DOCUMENT PASSAGE:
Ján Čegiň has successfully defended his thesis on LLM-based data augmentation

We are thrilled to announce that our researcher Ján Čegiň has successfully defended his doctoral thesis titled Machine Learning With Human in the Loop for Textual Augmentation in the Era of LLMs. The thesis was supervised by Jakub Šimko and co-supervised by Peter Brusilovsky.

Ján began his doctoral journey in 2021 with the ambition to explore how humans and machines can collaborate when creating labelled data for low-resource domains. His early work focused on data augmentation, expanding existing data samples through techniques ranging from paraphrasing to synthetic sample generation. As part of this effort, he developed a crowdsourcing game for collecting adversarial examples for text classification tasks and published his first paper in mid-2022.

Then, ChatGPT arrived. 

Recognising the transformative potential of large language models, Ján quickly shifted his focus to understanding how this new generation of LLMs would impact human-computation tasks and text-oriented crowdsourcing. It soon became evident that LLMs offer substantial advantages for data augmentation, particularly when compared to traditional human-driven approaches.

Therefore, Ján has built his thesis around the idea of integrating LLMs into textual augmentation, examining how LLM-based augmentation compares to human-centred approaches in terms of cost, performance, and effectiveness.

The thesis is oriented around four central questions: (1) the efficacy of LLMs versus human workers in data augmentation tasks, (2) the transferability of human computation techniques to LLM prompting, (3) the cost-benefit analysis of LLM-based augmentation compared to traditional methods, and (4) the impact of sample selection strategies on downstream model performance when using LLMs.

DATA PROVIDED:
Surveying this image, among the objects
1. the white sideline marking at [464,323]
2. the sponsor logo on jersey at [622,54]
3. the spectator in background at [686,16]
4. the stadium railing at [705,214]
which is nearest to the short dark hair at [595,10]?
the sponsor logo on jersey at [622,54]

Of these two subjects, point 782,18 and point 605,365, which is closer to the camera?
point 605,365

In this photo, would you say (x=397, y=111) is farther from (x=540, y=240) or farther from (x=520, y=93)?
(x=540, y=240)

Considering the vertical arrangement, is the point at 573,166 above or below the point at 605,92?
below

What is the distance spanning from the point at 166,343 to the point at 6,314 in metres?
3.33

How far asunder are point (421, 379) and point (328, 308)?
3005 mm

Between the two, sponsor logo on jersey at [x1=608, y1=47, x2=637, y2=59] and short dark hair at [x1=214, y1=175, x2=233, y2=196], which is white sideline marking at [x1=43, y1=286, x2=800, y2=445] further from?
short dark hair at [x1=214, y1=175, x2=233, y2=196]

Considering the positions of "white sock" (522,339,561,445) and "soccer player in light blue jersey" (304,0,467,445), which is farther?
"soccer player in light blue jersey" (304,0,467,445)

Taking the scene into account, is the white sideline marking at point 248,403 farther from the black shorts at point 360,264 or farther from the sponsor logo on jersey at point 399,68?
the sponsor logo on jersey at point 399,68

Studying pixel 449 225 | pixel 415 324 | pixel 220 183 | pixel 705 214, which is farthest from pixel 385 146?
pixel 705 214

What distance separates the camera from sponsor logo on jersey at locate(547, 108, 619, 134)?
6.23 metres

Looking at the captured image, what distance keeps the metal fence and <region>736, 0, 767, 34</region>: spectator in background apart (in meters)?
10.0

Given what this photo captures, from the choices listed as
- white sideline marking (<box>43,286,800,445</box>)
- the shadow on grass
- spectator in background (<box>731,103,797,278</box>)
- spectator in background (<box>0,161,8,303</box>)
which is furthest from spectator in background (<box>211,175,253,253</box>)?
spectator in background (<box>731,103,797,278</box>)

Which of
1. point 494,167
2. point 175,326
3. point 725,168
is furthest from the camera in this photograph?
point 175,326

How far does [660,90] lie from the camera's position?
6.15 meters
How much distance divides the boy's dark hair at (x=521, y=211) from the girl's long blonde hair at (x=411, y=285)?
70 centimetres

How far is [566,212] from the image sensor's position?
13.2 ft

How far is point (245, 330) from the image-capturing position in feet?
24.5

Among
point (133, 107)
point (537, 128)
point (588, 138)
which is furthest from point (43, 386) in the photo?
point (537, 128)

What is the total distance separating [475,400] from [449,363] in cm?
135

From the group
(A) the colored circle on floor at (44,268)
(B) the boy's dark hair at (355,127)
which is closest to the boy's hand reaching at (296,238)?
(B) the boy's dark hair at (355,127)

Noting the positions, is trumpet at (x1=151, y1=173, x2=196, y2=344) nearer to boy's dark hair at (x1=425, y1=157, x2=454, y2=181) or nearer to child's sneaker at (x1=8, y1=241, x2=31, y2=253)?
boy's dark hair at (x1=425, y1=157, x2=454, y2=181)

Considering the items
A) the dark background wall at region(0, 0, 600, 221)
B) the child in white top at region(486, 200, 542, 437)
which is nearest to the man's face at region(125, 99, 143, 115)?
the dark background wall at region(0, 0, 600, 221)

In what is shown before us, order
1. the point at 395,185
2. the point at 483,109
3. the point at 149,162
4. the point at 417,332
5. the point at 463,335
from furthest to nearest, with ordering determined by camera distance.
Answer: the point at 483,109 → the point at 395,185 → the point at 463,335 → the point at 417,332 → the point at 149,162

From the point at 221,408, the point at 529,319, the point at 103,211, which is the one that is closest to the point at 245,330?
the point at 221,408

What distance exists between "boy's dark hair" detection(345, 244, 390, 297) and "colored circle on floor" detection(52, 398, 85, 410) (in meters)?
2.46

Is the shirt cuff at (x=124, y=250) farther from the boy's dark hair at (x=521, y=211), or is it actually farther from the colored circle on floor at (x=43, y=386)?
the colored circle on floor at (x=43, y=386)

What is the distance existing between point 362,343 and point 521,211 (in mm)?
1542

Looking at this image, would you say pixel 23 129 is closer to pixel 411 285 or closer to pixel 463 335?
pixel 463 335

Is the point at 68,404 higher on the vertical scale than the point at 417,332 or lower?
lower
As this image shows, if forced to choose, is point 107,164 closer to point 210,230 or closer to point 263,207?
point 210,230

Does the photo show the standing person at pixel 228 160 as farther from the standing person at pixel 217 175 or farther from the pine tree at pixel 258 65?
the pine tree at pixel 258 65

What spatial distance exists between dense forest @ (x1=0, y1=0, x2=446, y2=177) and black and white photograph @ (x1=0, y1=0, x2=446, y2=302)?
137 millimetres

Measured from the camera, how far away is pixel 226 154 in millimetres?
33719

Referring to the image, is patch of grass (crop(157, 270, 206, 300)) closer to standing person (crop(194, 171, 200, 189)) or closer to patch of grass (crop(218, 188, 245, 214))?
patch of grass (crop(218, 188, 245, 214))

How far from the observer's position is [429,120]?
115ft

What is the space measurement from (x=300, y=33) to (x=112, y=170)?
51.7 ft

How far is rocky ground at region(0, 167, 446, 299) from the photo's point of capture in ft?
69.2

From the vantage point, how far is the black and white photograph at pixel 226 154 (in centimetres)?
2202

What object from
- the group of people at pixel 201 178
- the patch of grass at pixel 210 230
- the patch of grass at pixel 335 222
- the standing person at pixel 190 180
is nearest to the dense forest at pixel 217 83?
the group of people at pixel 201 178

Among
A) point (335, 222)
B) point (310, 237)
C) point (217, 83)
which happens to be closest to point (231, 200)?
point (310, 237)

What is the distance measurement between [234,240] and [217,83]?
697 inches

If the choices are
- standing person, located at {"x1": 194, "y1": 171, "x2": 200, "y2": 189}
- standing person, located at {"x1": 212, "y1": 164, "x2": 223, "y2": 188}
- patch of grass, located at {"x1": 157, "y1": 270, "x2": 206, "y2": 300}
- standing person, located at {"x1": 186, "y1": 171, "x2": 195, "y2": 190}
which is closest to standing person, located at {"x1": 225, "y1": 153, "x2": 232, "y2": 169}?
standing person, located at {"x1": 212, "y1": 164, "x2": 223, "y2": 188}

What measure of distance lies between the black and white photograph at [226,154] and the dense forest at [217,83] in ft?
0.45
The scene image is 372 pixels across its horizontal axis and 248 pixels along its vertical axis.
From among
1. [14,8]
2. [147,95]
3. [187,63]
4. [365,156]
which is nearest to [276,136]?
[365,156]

WHAT IS EXPECTED:
Write out, word for word, the part of the thesis announcement starting with "We are thrilled" and going on through "paper in mid-2022.".

SOLUTION:
We are thrilled to announce that our researcher Ján Čegiň has successfully defended his doctoral thesis titled Machine Learning With Human in the Loop for Textual Augmentation in the Era of LLMs. The thesis was supervised by Jakub Šimko and co-supervised by Peter Brusilovsky.

Ján began his doctoral journey in 2021 with the ambition to explore how humans and machines can collaborate when creating labelled data for low-resource domains. His early work focused on data augmentation, expanding existing data samples through techniques ranging from paraphrasing to synthetic sample generation. As part of this effort, he developed a crowdsourcing game for collecting adversarial examples for text classification tasks and published his first paper in mid-2022.